SELECT [o].[Id], [o].[Types]
FROM [objs1] AS [o]
WHERE 0 IN (
    SELECT [t].[value]
    FROM OPENJSON([o].[Types]) WITH ([value] int '$') AS [t]
)
UNION ALL
SELECT [o0].[Id], [o0].[Types]
FROM [objs2] AS [o0]
WHERE 0 IN (
    SELECT [t0].[value]
    FROM OPENJSON([o0].[Types]) WITH ([value] int '$') AS [t0]
)

which is not ideal, but should unblock the scenarios.
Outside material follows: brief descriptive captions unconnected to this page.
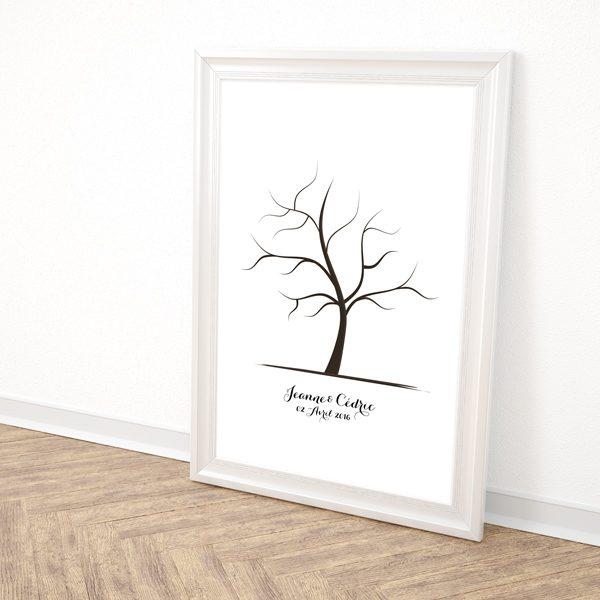 arbre à empreintes mariage, arbre à empreintes personnalisé, animation mariage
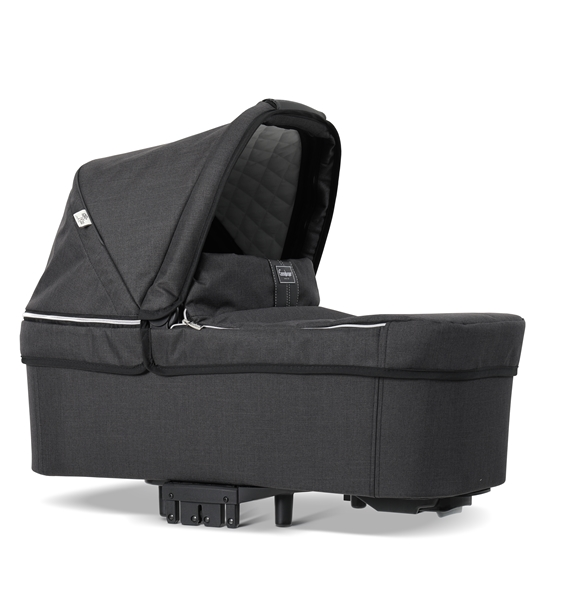 NXT60 F 3130004 NXT Carrycot Lounge Black Eco 2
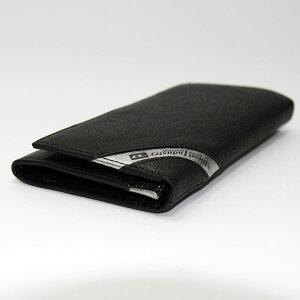 DIESELディーゼル長財布財布X03608P1221H6168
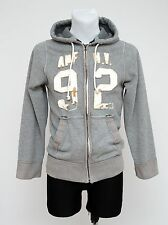 MENS ABERCROMBIE&FITCH HOODIE RIPPED ZIP CARDIGAN JACKET GREY SIZE S SMALL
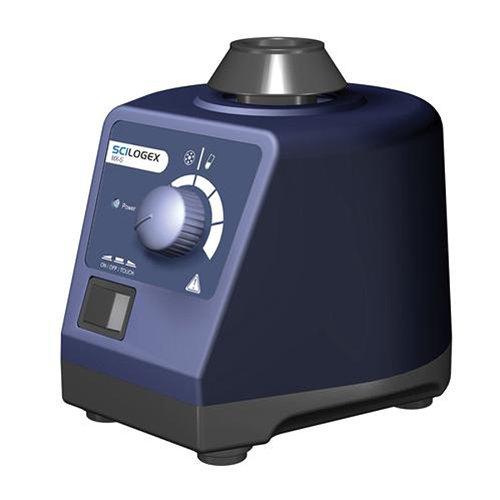 Scilogex 82120004 MX-S Vortex Mixer with Orbital 4mm Shaking Movement 110V60Hz 0-2500rpm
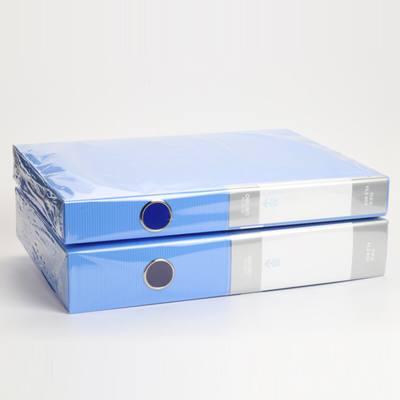 得力5608档案盒(蓝)(只)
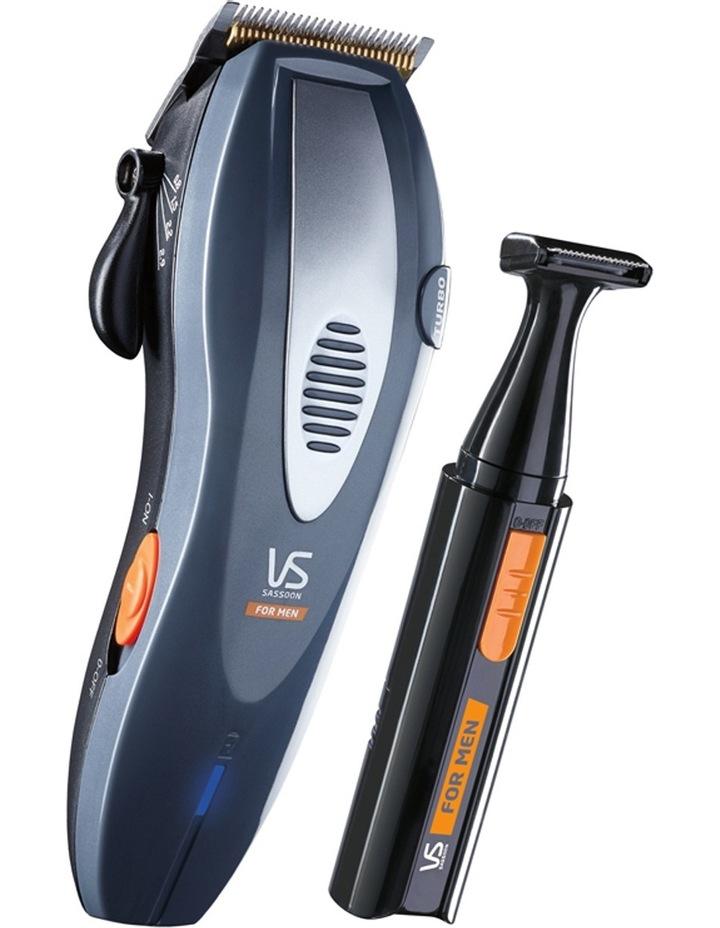 The Turbo Cut Hair Clipper VSM2330A image 3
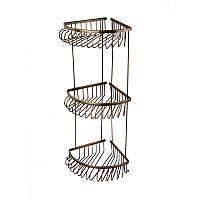 Полка металлическая угловая тройная 18см ( Versace ), бронза V 018/3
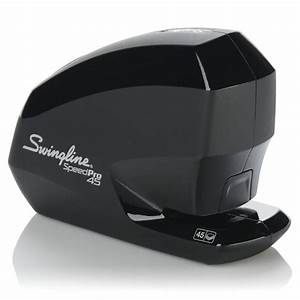 Amazon Com   Swingline Electric Stapler  Speed Pro 45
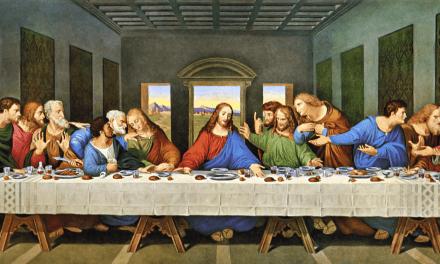 Il mistero dell'ultima cena
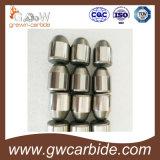 Alta calidad del dígito binario de botón del carburo de tungsteno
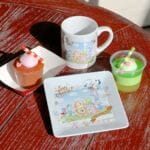東京ディズニーシー「ダッフィー&フレンズのSay cheese!」マスカットムース&レモンゼリー、スーベニアカップ付き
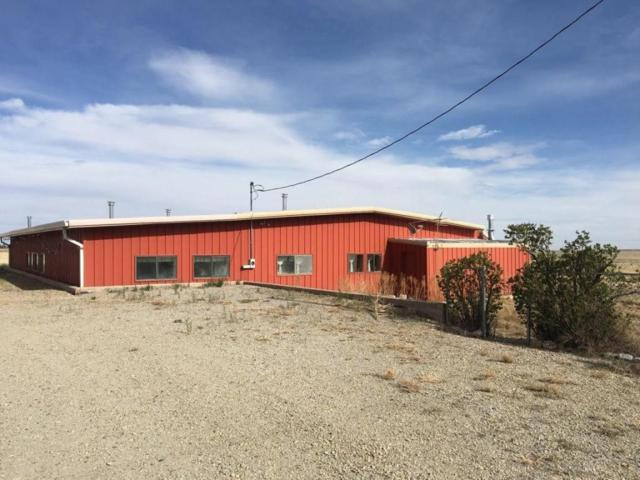 521 Dinkle Road, Edgewood, NM 87015 (MLS #916067) :: Campbell & Campbell Real Estate Services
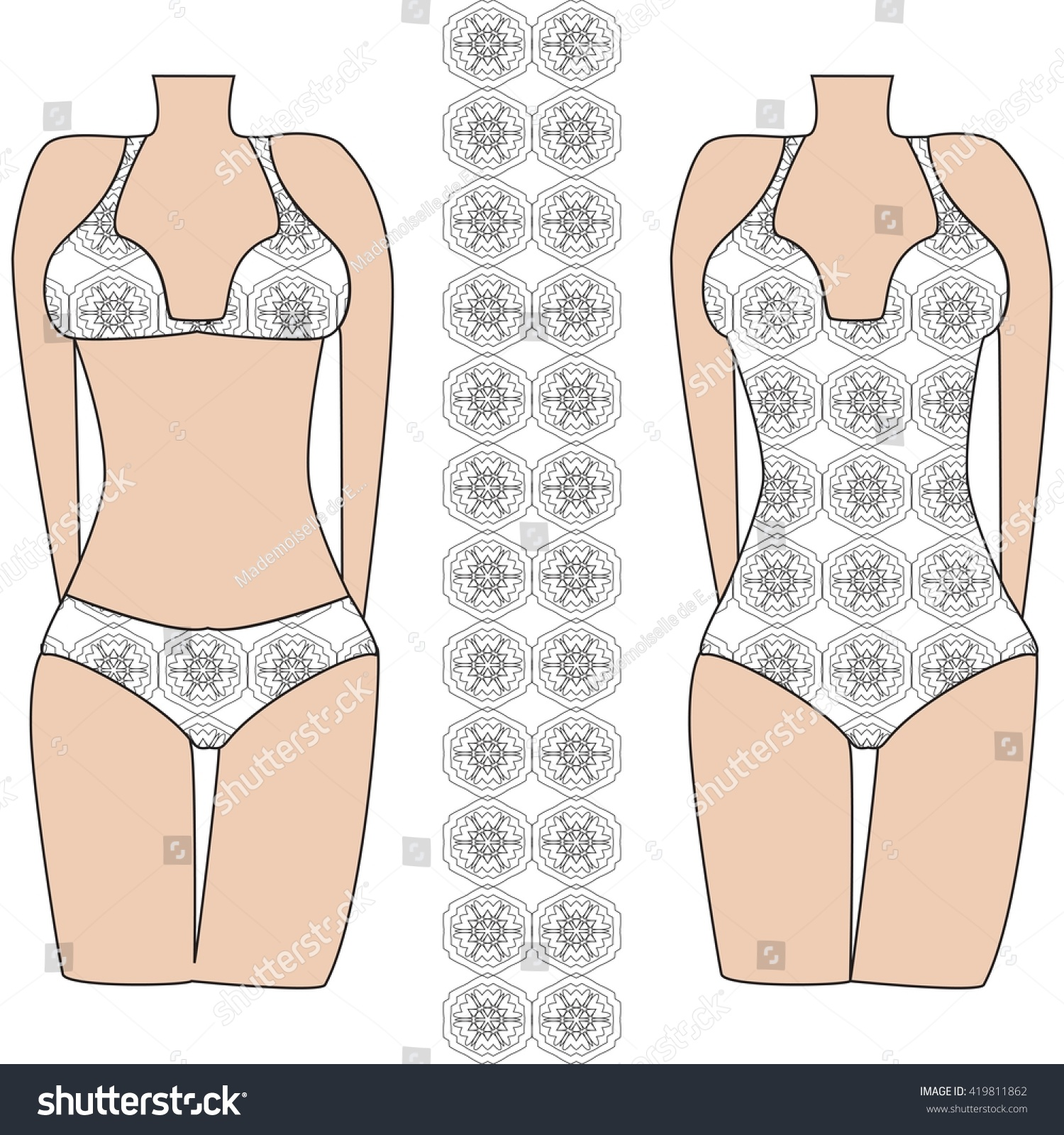 template pattern two womens swimwear mandala stock vector royalty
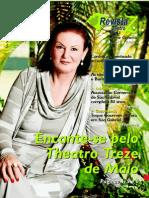 Revista Z - Junho 2011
maumar commented 5 months ago

Problem is in nav expansion. For the case without Concat, when processing source of Where method, we break that part down to QueryRootExpression (objs) and pending selector of member access to Ints primitive collection. Then, during ExpandNavigationsForSource step, we process the pending selector, recognize that it's a primitive collection and produce PrimitiveCollectionReference. Then, during ExpandNavigationsForSource visitation we have code to process primitive collection, that appends AsQueryable call and encases everything in NavigationExpansionExpression

In the Concat case, nav expansion is not smart enough to extract pending selector (we couldn't do it even if we knew how - can't Concat two different sources, so the projections need to stay inside concat). We end up with source being QueryRoot.Select(x => x.Ints).Concat(...) and the pending selector is just identity projection. Then, ExpandingExpressionVisitor doesn't create PrimitiveCollectionReference, and the visitation thinks we it's dealing with regular NavigationTreeExpression. The AsQueryable() that we put there earlier, during NormalizeQueryableMethod gets gobbled up (as nav expansion thinks it's not needed) and we end up with the issue.

Ultimately it's a pending selector issue (https://github.com/dotnet/efcore/issues/32957)

AlmightyLks commented 5 months ago

I have stumbled upon the same bug myself (I think?), and luckily found this issue before filing my own 😄

As i understood, it is an EFCore Problem, not a DB-Adapter Problem? Like Postgres, SQL Server, SQLite, etc. as I was able to reproduce it in the latter two

My own MRE can be found at here

The Bug is especially problematic, because our Where condition is a Contains() with a list parameter consisting of a few entries.. Which we would like to not repeat up to 6 times within our IQueryable, as it generates a query that is too complex for SQL Server 😅

roji commented 5 months ago

@AlmightyLks your link leads to a 404, is it maybe a private repo that needs to be made public?

AlmightyLks commented 5 months ago

@roji Ah yes, sorry. Can you try again?

roji commented 5 months ago

@AlmightyLks yes, from what I can tell your case is identical to what has already been reported above - I'm minimizing these comments as I don't think there's new information here.